§ **Problem to solve**
Switch "closest" to "nearest" in the lines from the one containing "Looking from the" through the end of the records, and give those lines back with nothing else changed. Leave the pictures out of your answer.
======== Material shown ========
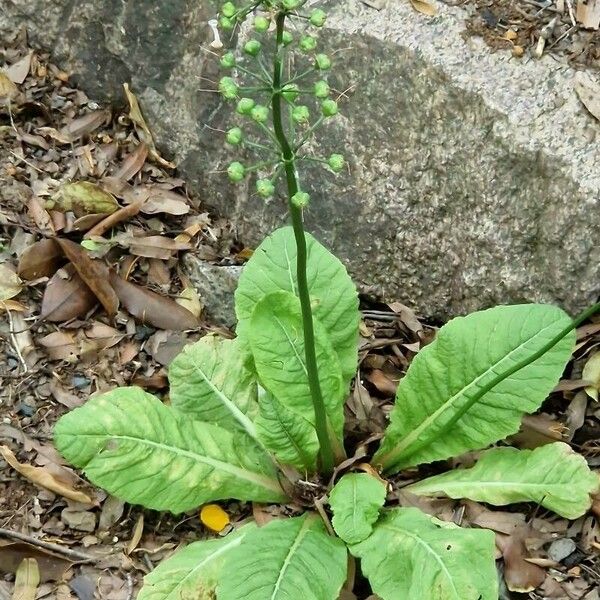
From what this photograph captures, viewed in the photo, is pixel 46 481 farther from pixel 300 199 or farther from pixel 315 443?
pixel 300 199

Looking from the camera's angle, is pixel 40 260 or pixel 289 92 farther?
pixel 40 260

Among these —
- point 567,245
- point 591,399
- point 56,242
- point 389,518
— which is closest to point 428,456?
point 389,518

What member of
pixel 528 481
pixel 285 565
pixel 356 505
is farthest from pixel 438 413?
pixel 285 565

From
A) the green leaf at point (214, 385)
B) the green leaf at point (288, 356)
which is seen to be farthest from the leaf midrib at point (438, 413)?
the green leaf at point (214, 385)

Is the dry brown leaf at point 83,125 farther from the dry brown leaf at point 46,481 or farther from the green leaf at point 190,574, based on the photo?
the green leaf at point 190,574

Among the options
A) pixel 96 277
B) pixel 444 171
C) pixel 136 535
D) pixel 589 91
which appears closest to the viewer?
pixel 136 535

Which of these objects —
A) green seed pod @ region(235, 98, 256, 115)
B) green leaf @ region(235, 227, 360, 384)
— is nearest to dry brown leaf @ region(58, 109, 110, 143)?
green leaf @ region(235, 227, 360, 384)
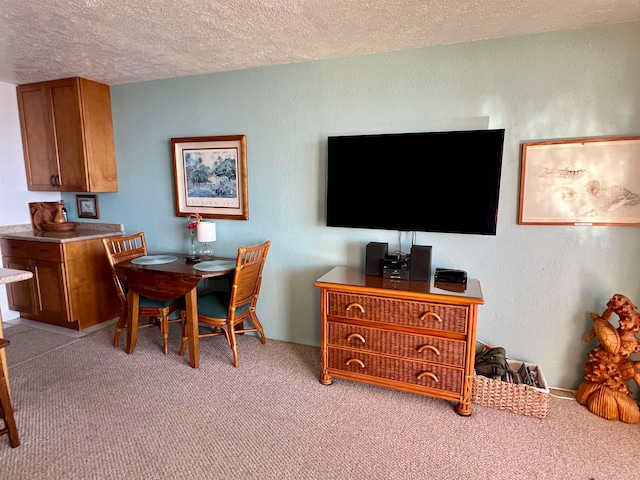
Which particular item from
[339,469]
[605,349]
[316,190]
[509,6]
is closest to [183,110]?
========
§ **Task response**
Looking from the camera's angle, is pixel 40 260 or pixel 289 92 farther?
pixel 40 260

Among these —
- point 567,245
- point 591,399
- point 56,242
- point 389,518
— which is nearest to point 428,456?
point 389,518

What member of
pixel 528 481
pixel 285 565
pixel 356 505
is farthest from pixel 438 413?
pixel 285 565

From
A) the green leaf at point (214, 385)
B) the green leaf at point (288, 356)
which is seen to be farthest from the leaf midrib at point (438, 413)?
the green leaf at point (214, 385)

Is the dry brown leaf at point 83,125 farther from the dry brown leaf at point 46,481 or farther from the green leaf at point 190,574, based on the photo?
the green leaf at point 190,574

Among the options
A) pixel 96 277
B) pixel 444 171
C) pixel 136 535
D) pixel 589 91
which appears nearest to the viewer?
pixel 136 535

Which of these objects —
A) green seed pod @ region(235, 98, 256, 115)
B) green leaf @ region(235, 227, 360, 384)
— is nearest to dry brown leaf @ region(58, 109, 110, 143)?
green leaf @ region(235, 227, 360, 384)
Which particular item from
[339,469]
[605,349]
[316,190]
[509,6]
is nearest to [183,110]?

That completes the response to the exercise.